A number of for-profit digital news operations, whose businesses are based largely on advertising, have released their own internal overall revenue figures—$175 million at Vice Media, upwards of $20 million at Business Insider, $10 million to $15 million at Mashable. For other digital news properties, market research firms and financial journalists have estimated annual intake—$100 million at The Huffington Post, $60 million at BuzzFeed, $15 million to $20 million at Gawker, and so on.8 Other attempts have been made to assess the revenues generated by the much longer tail of small, local and hyperlocal digital news outlets. The most in-depth attempt to date—a survey by journalist Michele McLellan—found that among 44 such sites (excluding nonprofits), 2013 revenues amounted to about a combined $5 million.

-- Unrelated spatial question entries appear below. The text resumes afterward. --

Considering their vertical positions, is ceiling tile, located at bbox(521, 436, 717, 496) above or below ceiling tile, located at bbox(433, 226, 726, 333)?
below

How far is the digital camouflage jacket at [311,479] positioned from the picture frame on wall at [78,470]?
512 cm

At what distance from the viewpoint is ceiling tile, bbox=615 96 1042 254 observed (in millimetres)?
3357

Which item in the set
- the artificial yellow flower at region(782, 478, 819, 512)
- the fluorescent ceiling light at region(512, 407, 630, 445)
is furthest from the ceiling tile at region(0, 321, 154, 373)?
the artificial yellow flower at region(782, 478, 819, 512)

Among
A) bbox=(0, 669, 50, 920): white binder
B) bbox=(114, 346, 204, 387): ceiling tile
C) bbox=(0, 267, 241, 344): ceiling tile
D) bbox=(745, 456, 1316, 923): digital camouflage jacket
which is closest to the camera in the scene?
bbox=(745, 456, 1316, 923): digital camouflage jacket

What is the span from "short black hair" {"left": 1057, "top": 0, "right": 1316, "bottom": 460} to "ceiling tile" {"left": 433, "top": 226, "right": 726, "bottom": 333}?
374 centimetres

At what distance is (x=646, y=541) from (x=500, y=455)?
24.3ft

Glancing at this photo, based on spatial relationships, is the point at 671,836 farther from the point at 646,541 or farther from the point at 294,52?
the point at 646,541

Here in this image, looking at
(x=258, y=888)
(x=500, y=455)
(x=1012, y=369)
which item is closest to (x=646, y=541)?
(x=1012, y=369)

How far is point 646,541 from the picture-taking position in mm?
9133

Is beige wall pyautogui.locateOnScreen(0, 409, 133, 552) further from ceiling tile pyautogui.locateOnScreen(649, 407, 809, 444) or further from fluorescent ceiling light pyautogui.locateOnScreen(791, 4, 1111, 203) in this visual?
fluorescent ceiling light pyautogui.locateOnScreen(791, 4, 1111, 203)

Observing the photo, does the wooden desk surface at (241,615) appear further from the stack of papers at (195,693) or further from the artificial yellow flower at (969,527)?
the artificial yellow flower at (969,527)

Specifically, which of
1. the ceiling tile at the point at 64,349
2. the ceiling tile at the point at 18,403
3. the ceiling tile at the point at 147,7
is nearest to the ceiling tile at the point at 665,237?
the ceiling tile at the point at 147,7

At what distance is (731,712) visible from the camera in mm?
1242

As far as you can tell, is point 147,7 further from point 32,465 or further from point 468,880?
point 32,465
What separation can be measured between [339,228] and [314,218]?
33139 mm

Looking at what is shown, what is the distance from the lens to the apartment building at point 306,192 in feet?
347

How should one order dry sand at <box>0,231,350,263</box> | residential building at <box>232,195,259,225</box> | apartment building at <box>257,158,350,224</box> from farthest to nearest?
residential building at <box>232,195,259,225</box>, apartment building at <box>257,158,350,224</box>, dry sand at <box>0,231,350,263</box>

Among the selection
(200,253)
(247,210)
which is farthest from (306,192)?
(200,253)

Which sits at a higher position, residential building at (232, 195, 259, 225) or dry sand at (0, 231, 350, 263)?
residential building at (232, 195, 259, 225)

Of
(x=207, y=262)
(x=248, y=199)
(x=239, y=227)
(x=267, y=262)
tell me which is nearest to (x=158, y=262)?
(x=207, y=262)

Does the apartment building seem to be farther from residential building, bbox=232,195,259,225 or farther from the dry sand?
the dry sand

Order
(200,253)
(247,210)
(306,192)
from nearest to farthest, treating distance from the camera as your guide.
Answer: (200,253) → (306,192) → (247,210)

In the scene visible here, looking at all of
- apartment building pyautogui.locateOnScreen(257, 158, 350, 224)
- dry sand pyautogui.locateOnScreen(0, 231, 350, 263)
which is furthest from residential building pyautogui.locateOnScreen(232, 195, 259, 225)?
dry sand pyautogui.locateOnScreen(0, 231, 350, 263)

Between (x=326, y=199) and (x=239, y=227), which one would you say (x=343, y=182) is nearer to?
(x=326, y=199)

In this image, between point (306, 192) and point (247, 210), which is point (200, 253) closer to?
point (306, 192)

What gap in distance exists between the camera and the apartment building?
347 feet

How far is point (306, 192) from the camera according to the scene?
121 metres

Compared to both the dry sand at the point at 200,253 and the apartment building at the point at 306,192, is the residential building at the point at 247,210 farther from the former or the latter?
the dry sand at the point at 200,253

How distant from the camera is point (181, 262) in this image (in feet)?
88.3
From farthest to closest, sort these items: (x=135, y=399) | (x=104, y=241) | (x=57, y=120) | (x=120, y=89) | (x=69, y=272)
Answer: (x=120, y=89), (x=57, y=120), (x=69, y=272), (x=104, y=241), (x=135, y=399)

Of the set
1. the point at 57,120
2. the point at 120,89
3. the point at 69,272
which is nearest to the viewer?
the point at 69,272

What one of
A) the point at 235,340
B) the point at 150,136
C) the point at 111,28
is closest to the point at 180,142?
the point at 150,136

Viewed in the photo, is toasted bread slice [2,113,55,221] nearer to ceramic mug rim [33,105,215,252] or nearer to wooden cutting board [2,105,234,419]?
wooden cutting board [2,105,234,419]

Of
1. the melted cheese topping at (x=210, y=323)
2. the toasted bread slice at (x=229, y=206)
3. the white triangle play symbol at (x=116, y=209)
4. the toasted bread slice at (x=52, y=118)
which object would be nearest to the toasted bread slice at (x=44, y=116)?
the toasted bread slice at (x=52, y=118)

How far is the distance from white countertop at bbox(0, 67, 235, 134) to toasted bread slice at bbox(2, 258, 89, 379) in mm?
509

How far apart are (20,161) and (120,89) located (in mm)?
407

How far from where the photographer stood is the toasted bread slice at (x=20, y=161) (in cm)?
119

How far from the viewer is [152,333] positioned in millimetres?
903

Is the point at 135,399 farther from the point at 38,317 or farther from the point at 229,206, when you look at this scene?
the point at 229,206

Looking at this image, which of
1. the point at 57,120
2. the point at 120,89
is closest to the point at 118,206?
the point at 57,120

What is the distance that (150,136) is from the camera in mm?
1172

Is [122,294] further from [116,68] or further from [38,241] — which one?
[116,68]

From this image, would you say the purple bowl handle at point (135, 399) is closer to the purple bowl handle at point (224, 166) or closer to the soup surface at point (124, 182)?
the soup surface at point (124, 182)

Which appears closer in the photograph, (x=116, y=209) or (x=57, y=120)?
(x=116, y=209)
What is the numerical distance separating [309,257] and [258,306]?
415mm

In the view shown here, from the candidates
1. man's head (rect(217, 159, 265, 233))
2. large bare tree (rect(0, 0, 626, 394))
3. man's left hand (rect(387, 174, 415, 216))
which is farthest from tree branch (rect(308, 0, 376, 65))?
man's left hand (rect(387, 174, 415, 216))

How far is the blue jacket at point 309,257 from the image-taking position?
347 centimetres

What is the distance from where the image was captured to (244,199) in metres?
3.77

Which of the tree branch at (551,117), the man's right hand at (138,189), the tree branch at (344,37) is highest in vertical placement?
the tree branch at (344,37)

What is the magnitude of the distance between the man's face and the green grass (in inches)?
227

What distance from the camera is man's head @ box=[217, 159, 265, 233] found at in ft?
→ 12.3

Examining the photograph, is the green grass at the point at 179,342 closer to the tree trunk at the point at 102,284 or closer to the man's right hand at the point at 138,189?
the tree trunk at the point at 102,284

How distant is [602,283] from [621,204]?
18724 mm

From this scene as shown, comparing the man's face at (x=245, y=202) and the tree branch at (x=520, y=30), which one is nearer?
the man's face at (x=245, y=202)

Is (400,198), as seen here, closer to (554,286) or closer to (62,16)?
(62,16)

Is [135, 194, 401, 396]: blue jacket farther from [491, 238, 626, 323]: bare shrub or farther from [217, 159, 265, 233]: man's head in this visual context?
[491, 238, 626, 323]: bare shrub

All told, analysts identified roughly $500 million in annual ad revenue for these for-profit digital news outlets.9 The actual intake is almost certainly higher than that, because there are many digital news businesses for which even estimates are unavailable. But even if that figure were doubled, revenue derived from this sector would not amount to any more than 1% to 2% of all news ad revenue accounted for in the U.S. media system. While advertising accounted for most of the revenue identified for this sector, some digital news operations are moving aggressively into other revenue opportunities, such as events and premium subscriptions, described in further detail below. And others have benefited from an influx of venture capital, subsidies from other products within the company and direct owner investment.